Textauszug:
_ _ _

Die US-Countrysängerin Dolly Parton, eine Power-Extrovertierte, hat dazu etwas Kluges gesagt: „Finde heraus, wer du bist – und dann tu es mit Absicht!“ Die Intro-Version dazu: Erkunden Sie Ihre Stärken, Ihre Hürden, Ihre Bedürfnisse – und dann gestalten Sie Ihr Leben so, dass die Stärken zur Geltung kommen, die Hürden Sie nicht behindern und Ihre Bedürfnisse Raum haben.

- Als Coach und Speakerin sind Sie in einer eher lauten Branche unterwegs. Hätten Sie es als Extro da nicht einfacher?

Einfach ist für viele beharrliche Intros erst einmal kein Kriterium. ☺ Viel wichtiger scheint mir zu sein, dass ich das tue, was mir wirklich wichtig ist und am Herzen liegt. Der nächste Schritt ist dann, danach zu fragen, wie ich diese Aufgabe, wenn ich sie einmal gefunden habe, als Intro gestalte.

_ _ _

Aufgabenstellung:
Beantworten Sie anhand des Textauszugs:
1. Welchen Satz von Dolly Parton zitiert der Textauszug?
2. In welchen beiden Rollen ist die Befragte laut der Frage unterwegs?
3. Was ist für viele beharrliche Intros zunächst kein Kriterium?

Angezeigte Zeilen:
_ _ _

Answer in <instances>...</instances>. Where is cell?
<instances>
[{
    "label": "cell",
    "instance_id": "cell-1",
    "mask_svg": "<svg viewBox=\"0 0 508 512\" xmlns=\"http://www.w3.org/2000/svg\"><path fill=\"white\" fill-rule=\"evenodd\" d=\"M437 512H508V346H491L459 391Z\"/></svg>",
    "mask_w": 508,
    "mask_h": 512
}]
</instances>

_ _ _

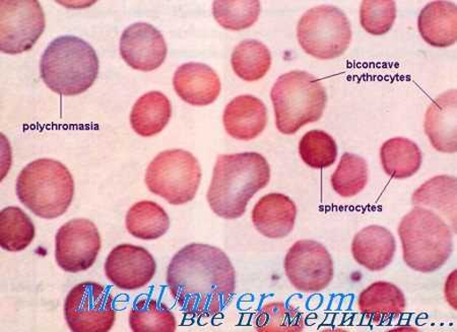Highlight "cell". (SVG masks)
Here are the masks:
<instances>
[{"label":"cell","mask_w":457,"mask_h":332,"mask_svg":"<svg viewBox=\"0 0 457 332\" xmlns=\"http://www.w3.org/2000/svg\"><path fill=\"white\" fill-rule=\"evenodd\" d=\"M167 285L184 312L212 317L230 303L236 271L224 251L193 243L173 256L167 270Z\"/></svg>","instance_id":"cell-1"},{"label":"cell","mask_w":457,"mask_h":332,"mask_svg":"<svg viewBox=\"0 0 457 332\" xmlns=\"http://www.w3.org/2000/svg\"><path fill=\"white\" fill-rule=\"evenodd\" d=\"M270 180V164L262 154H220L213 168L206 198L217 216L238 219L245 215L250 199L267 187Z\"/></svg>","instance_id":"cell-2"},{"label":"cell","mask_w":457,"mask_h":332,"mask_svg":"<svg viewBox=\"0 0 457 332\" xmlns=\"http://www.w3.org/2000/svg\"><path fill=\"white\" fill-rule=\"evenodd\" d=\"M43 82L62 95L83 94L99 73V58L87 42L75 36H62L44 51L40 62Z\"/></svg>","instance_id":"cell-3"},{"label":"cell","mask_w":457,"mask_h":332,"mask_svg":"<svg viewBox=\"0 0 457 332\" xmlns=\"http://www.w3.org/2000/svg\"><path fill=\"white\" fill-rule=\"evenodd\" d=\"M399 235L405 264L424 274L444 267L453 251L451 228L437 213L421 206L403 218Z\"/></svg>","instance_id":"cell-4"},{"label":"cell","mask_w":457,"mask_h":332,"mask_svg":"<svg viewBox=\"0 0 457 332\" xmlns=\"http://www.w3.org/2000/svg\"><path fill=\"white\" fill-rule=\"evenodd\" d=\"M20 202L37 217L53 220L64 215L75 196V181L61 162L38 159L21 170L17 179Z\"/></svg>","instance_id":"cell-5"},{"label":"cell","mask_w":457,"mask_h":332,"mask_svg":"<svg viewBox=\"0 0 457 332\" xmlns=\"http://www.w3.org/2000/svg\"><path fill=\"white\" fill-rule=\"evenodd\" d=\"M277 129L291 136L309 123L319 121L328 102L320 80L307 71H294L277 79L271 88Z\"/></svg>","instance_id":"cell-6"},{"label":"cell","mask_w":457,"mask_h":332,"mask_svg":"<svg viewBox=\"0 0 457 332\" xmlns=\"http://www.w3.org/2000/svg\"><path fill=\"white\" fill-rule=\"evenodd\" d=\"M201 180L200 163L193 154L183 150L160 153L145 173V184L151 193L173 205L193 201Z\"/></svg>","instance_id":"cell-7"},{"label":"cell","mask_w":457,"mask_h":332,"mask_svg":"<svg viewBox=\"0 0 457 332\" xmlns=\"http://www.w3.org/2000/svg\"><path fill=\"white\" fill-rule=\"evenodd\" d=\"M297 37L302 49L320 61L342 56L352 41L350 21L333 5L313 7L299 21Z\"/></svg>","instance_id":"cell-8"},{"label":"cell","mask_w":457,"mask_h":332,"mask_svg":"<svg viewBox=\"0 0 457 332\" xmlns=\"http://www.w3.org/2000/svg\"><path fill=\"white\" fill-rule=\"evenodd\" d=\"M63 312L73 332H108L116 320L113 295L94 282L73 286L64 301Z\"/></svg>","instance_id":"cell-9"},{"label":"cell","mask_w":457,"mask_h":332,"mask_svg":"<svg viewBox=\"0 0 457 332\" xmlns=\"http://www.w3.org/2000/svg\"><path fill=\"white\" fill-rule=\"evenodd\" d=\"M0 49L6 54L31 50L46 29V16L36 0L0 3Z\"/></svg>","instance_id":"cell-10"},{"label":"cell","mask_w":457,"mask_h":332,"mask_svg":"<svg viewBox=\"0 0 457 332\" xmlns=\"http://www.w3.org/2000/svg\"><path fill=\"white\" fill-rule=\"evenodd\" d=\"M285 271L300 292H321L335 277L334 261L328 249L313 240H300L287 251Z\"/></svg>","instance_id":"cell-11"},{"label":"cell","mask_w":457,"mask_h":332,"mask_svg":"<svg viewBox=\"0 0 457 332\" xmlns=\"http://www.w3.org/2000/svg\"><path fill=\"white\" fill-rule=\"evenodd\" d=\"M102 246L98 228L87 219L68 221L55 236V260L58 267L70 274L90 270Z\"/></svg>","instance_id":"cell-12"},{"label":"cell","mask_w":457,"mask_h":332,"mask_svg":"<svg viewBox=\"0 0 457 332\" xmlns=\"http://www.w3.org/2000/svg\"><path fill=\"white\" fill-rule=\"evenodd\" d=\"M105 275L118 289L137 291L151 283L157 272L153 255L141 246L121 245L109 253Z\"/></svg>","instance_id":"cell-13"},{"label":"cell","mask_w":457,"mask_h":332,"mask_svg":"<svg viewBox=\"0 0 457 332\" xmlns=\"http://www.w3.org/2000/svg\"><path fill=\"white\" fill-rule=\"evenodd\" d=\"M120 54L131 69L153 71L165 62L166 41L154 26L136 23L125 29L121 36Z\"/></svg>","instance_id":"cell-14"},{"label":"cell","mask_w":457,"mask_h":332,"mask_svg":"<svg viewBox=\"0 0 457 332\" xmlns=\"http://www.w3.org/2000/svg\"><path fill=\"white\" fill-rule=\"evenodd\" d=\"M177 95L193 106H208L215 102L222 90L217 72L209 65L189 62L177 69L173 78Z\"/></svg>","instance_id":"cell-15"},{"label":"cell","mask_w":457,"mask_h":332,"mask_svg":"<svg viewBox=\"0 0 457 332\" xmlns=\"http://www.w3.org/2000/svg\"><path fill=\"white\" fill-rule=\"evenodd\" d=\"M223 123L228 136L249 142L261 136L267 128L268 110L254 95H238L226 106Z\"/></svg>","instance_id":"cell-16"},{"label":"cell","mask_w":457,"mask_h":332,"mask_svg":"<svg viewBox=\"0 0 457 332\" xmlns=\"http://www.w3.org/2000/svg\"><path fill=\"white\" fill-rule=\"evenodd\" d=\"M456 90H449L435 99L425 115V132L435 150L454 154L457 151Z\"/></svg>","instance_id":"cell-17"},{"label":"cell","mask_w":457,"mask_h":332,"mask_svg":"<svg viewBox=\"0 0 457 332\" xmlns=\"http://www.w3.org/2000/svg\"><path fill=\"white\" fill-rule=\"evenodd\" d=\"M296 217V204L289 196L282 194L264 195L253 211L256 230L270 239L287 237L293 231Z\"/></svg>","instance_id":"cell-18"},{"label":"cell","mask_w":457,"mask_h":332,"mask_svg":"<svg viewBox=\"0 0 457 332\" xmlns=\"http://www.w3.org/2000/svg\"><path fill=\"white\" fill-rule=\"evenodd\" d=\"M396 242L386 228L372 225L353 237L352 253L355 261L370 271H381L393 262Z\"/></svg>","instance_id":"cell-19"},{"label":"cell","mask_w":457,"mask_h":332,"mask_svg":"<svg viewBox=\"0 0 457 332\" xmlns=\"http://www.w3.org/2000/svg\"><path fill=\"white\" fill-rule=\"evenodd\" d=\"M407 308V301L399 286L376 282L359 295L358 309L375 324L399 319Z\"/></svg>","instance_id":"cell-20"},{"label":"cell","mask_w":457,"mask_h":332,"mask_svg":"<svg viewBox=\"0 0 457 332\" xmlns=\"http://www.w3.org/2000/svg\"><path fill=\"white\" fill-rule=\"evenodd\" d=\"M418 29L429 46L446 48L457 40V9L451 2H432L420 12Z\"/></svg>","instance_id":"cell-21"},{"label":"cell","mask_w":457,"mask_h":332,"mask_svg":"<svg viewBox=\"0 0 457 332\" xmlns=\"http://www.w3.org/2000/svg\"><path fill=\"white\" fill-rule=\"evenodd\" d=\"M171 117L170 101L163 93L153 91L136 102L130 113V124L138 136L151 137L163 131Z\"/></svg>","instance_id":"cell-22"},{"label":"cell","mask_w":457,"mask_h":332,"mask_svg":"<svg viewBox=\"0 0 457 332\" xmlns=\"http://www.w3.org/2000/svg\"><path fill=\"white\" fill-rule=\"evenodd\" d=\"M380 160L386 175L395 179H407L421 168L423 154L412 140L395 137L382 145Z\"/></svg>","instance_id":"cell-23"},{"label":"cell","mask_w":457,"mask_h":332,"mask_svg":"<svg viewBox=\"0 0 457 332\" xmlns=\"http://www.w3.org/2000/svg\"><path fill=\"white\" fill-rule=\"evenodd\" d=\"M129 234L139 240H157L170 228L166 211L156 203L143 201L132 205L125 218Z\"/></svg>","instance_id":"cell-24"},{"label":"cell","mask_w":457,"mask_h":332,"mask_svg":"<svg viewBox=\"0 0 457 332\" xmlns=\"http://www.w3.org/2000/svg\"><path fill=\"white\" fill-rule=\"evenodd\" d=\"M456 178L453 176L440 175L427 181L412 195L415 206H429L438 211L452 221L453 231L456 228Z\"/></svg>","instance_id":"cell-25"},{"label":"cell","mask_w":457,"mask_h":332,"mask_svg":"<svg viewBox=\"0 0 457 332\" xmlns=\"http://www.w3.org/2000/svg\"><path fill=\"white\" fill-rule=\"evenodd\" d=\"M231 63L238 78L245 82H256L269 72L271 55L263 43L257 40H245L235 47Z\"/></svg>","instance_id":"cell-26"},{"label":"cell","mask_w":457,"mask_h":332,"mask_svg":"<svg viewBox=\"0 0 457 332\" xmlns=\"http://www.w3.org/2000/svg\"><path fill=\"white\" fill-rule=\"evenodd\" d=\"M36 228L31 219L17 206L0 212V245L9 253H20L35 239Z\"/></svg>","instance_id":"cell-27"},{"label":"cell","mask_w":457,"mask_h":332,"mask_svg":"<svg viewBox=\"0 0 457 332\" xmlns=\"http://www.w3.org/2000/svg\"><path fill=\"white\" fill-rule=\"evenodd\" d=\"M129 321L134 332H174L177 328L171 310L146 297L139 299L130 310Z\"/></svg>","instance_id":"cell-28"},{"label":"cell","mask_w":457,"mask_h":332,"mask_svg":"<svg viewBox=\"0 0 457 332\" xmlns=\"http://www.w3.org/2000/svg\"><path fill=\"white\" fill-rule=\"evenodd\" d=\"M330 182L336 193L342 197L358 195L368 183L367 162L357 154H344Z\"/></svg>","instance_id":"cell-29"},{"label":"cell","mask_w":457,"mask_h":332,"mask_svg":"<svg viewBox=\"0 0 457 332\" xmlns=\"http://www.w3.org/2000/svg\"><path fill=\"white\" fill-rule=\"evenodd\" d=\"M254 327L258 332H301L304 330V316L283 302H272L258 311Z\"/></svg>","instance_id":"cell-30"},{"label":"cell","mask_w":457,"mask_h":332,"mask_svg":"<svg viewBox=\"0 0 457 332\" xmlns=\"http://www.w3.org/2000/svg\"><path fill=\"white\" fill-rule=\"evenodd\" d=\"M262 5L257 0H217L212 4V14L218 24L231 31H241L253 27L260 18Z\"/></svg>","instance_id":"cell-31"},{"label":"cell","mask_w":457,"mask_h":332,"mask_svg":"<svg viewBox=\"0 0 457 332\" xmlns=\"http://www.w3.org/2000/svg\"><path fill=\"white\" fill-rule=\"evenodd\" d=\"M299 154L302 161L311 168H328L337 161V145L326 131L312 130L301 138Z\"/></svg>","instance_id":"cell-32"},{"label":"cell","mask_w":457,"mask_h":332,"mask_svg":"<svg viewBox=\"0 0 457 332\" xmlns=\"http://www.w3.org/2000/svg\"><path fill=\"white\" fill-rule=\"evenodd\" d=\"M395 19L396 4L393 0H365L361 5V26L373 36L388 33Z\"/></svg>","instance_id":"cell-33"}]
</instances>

_ _ _

Lösung:
1. „Finde heraus, wer du bist – und dann tu es mit Absicht!“
2. Als Coach und Speakerin.
3. Dass etwas einfach ist.